Now, let’s illustrate something about variability in a diamond dataset that will help us set the stage for defining some new properties about our regression model fit. So we are going to create two residual vectors. The first residual vector is the one where we just fit an intercept. So the residuals are just the deviations around the average price. Then,we are going to find the residuals where we add in our variation around the regression line. So, the first one is variation around the average price. The second is the variation around the regression line with carats as the explanatory variable and price as the outcome.
e<-c(resid(lm(price~1,data=diamond)),
resid(lm(price~carat, data=diamond)))
Creating a factor variable The first one is just going to be labeled as an intercept only model residuals and the second set are going to be labeled as intercept and slope residuals.
fit=factor(c(rep("Itc",nrow(diamond)),
rep("Itc,slope", nrow(diamond))))
And finally creating a ggplot Y variable is going to be the residuals, when x variable is going to be the fit.

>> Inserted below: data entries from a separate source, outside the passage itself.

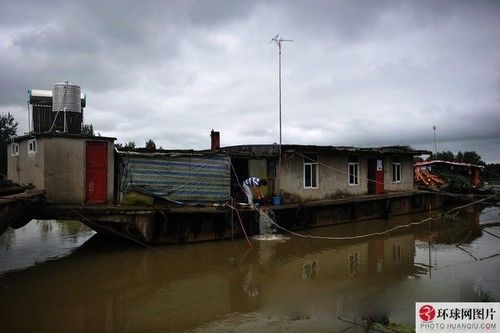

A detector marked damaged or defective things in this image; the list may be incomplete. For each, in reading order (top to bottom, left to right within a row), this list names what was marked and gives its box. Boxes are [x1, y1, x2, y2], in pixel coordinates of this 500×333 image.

rusty barge hull [40, 191, 446, 243]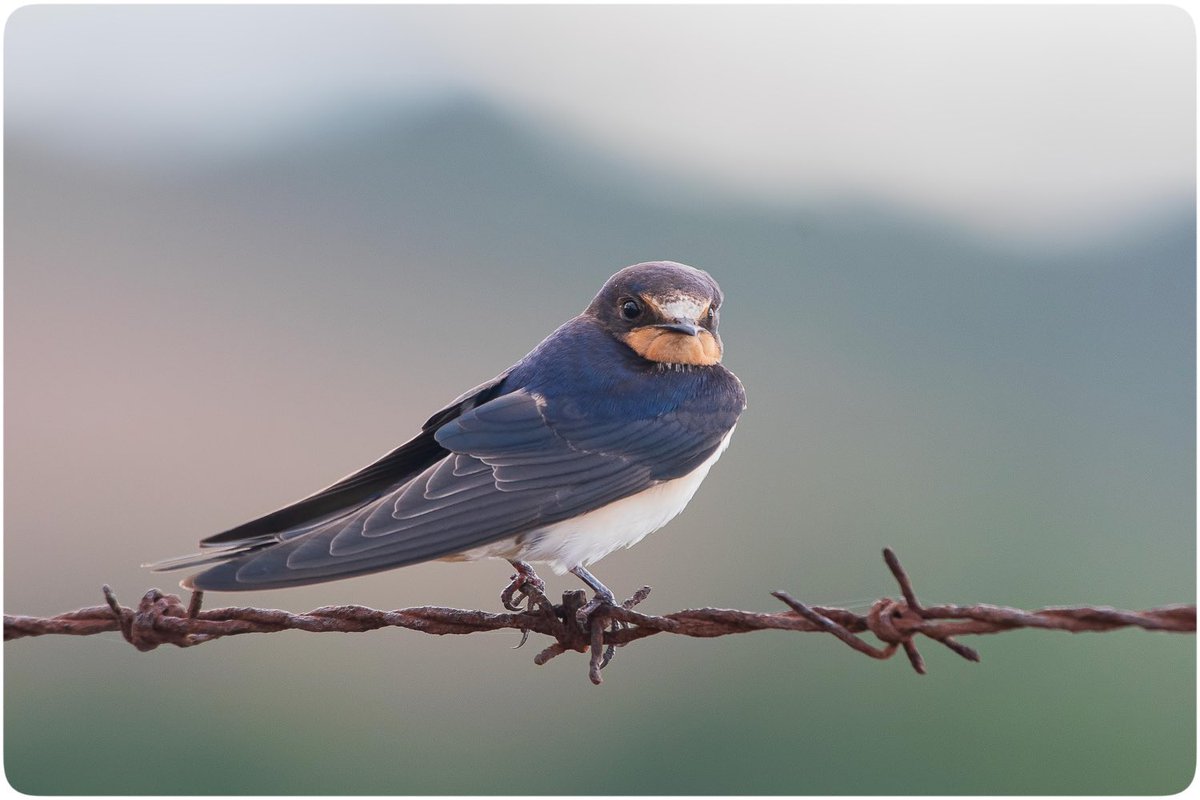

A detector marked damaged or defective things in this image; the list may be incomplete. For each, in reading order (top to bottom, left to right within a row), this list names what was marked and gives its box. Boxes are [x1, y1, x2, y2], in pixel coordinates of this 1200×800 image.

rusty barbed wire [7, 546, 1190, 686]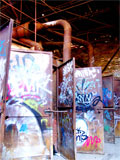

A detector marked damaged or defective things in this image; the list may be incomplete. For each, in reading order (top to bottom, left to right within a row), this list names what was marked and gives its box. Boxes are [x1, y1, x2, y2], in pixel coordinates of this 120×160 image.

corroded metal surface [1, 49, 53, 159]
corroded metal surface [56, 58, 75, 160]
corroded metal surface [75, 67, 104, 153]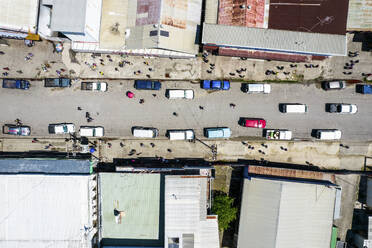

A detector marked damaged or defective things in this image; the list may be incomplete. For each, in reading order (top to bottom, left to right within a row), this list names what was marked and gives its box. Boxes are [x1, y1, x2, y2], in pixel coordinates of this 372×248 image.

rusted metal roof [218, 0, 268, 27]
rusted metal roof [268, 0, 348, 35]
rusted metal roof [248, 166, 336, 183]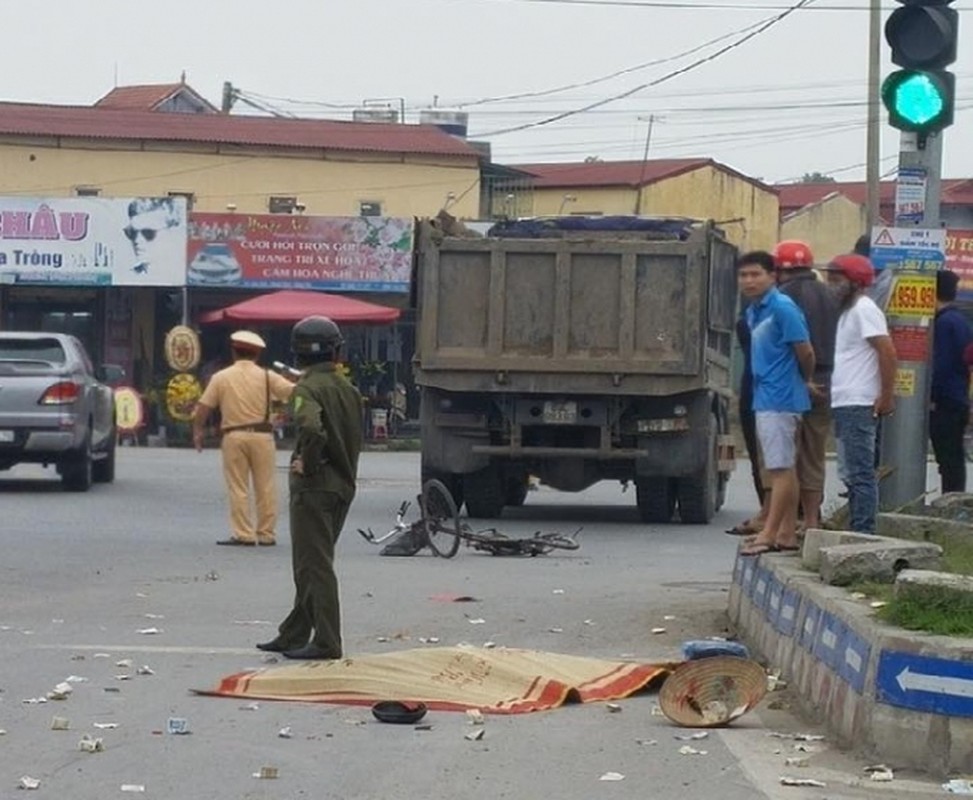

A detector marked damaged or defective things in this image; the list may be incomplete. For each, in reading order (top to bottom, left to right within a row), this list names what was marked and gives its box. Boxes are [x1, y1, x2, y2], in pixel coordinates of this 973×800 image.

crashed bicycle [360, 482, 580, 556]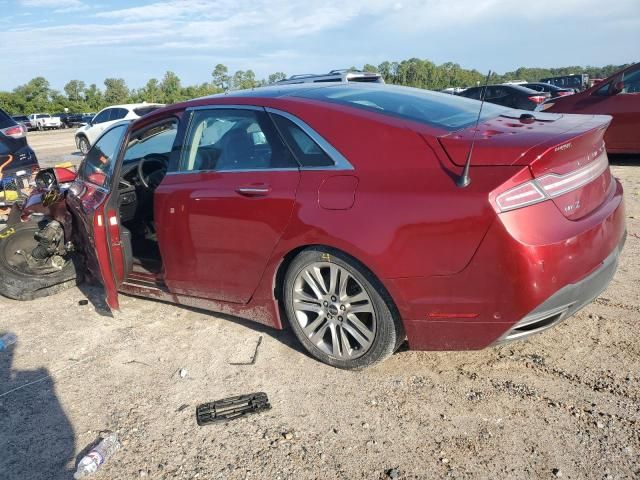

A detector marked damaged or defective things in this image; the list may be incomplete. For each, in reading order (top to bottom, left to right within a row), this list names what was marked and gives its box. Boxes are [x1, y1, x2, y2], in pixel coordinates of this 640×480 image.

damaged red car [0, 83, 624, 368]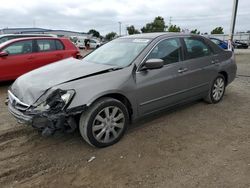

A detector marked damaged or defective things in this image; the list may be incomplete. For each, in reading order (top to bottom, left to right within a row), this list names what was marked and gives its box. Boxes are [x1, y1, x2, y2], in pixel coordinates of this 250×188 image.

front bumper damage [6, 90, 87, 136]
damaged front end [7, 89, 87, 136]
broken headlight [33, 89, 75, 112]
crumpled hood [10, 57, 114, 104]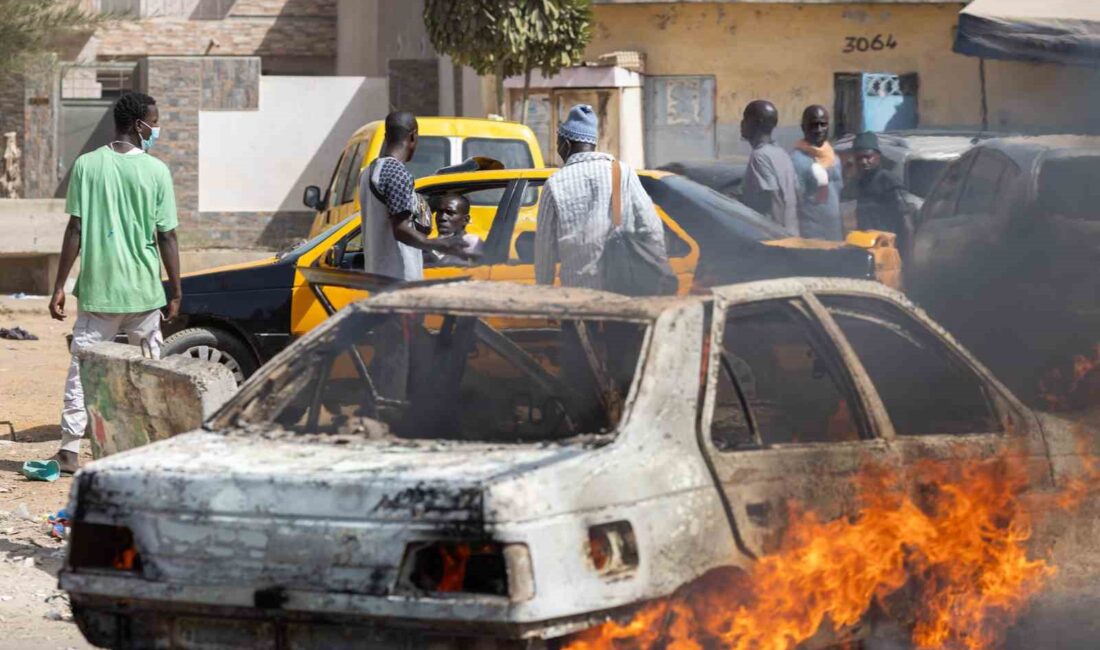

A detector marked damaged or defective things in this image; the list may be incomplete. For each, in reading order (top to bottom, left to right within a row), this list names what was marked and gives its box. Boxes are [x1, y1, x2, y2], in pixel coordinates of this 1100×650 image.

burnt car hood [76, 428, 589, 525]
burned car [55, 281, 1060, 650]
rusted car door frame [699, 290, 897, 558]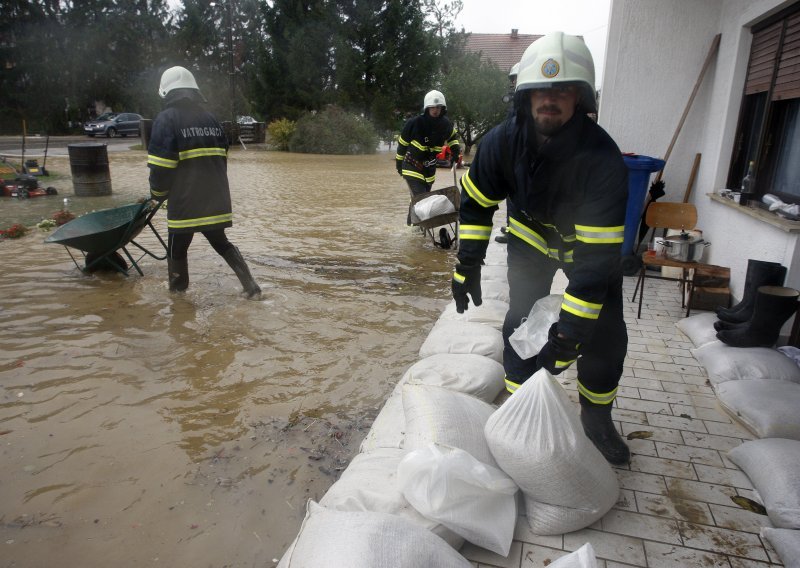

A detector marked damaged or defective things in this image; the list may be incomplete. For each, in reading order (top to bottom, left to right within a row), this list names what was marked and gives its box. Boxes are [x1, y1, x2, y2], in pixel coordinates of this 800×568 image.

rusty barrel [67, 143, 111, 196]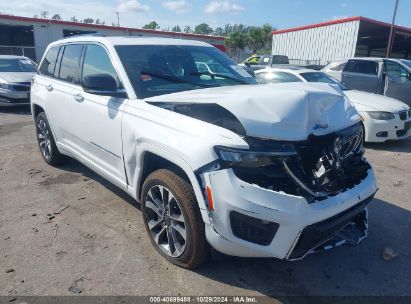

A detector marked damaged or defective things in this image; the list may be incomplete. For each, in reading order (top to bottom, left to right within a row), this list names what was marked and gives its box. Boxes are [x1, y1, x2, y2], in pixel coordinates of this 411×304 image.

crumpled hood [146, 82, 360, 141]
crumpled hood [346, 89, 410, 113]
broken headlight [214, 145, 298, 169]
damaged bumper [201, 167, 378, 260]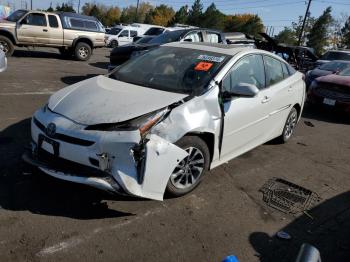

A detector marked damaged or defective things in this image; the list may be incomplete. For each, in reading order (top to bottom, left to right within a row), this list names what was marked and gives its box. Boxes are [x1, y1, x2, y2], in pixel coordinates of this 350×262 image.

crumpled hood [49, 75, 189, 125]
broken headlight assembly [85, 108, 169, 137]
damaged front bumper [23, 108, 189, 201]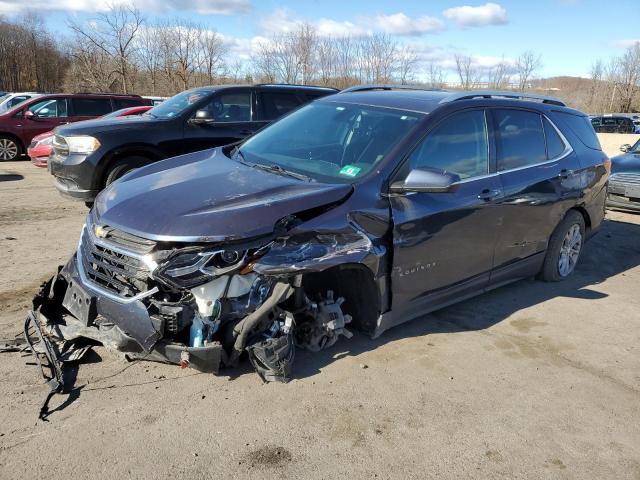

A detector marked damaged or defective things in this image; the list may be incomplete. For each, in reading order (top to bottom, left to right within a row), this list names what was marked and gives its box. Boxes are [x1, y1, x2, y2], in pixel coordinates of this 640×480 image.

crushed front end [28, 213, 356, 382]
broken headlight [156, 249, 248, 286]
crumpled hood [94, 147, 352, 244]
damaged chevrolet equinox [30, 88, 608, 384]
damaged wheel well [300, 264, 380, 336]
crumpled hood [608, 152, 640, 174]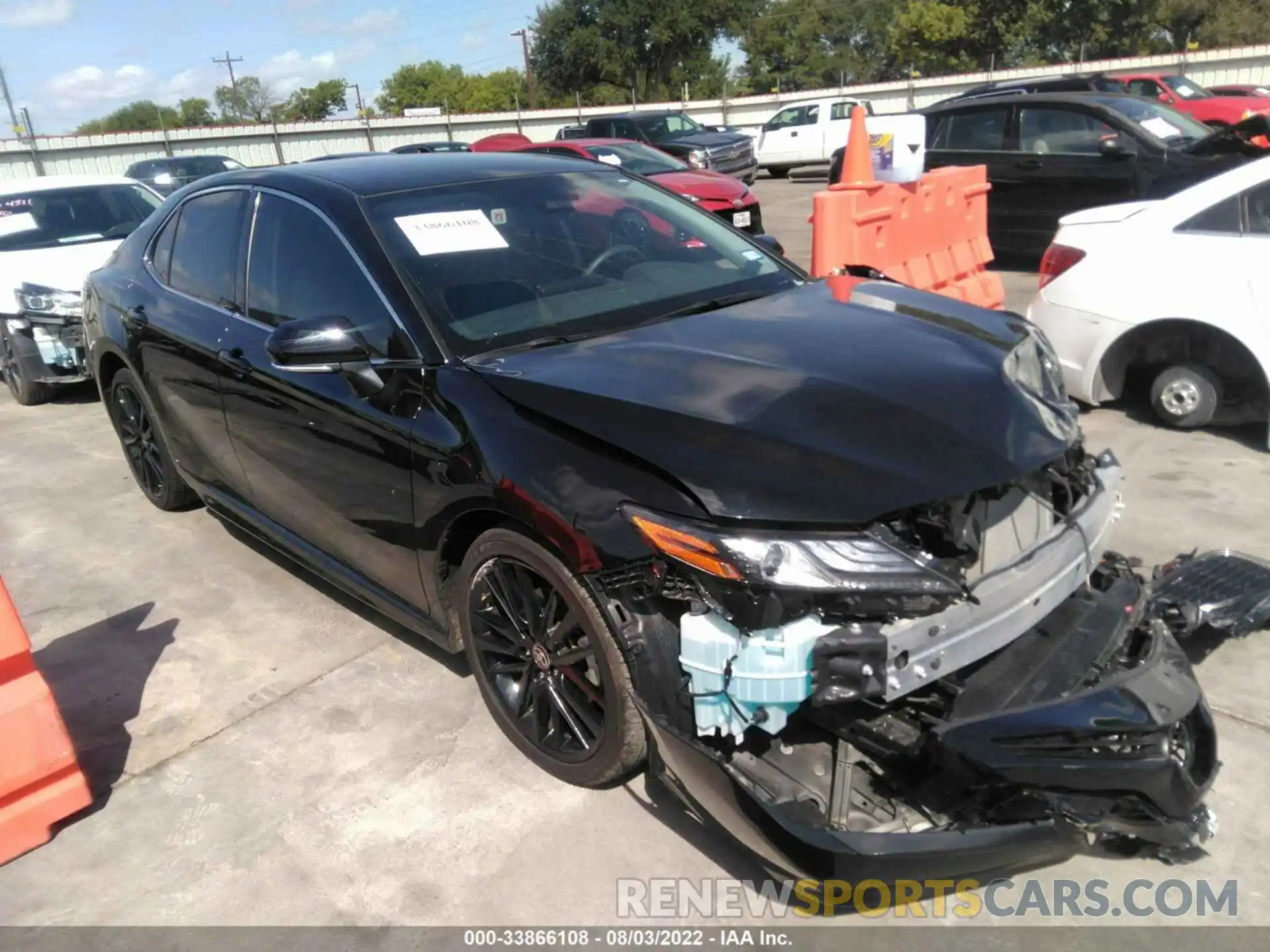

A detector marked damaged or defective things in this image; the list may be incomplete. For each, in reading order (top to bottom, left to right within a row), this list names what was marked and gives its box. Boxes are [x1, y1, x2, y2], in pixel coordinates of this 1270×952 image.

shattered headlight [15, 283, 82, 320]
shattered headlight [619, 502, 958, 592]
front-end collision damage [587, 447, 1228, 878]
crumpled bumper [640, 566, 1217, 883]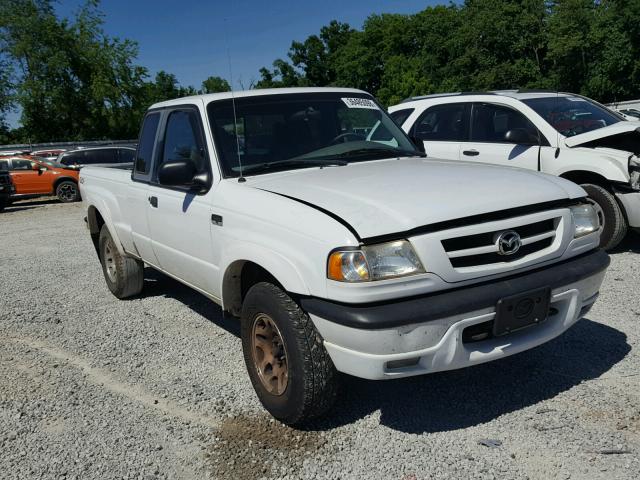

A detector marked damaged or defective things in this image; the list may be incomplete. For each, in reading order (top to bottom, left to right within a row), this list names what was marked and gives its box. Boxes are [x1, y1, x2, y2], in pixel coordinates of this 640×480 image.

damaged white suv [390, 90, 640, 249]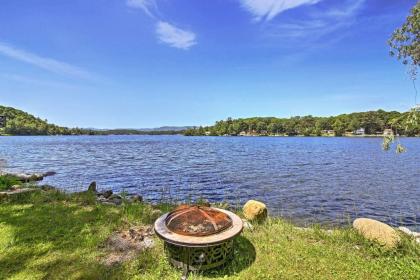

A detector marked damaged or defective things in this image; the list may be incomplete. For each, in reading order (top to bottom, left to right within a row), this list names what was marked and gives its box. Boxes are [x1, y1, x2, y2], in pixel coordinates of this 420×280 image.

Linear model or linear model with just an intercept or the linear model with carat, the mass as the predictor.
g=ggplot(data.frame(e=e, fit=fit),aes(y=e,x=fit, fill=fit))
g=g+xlab("Fitting Approach")
g=g+ylab("Residual Price(SIN$)")
g=g+geom_dotplot(binaxis="y", size=2, stackdir="center",binwidth=30);
## Warning: Ignoring unknown parameters: size
g
So what we see on this left-hand plot with just the intercept is the variation in diamond prices around the average diamond price. So just the, basically the variation in diamond prices from the sample.
What we’re seeing in the rightmost plot, this is displaying the variation around the regression line. So what we’ve done is we’ve explained a lot of this variation with the relationship with mass.
And what we’re going to talk about next is r squared, which basically says, we can decompose this total variation in the y’s by themselves leaving just the mean into the variation explained by the regression model and the variation that’s left over after accounting for the regression model. So this is the variation that’s left over after counting for the regression, but also this sort of subtraction of these two would be the variation that was explained by the regression model. But there’s a formula for that and we’re going to dive into that next.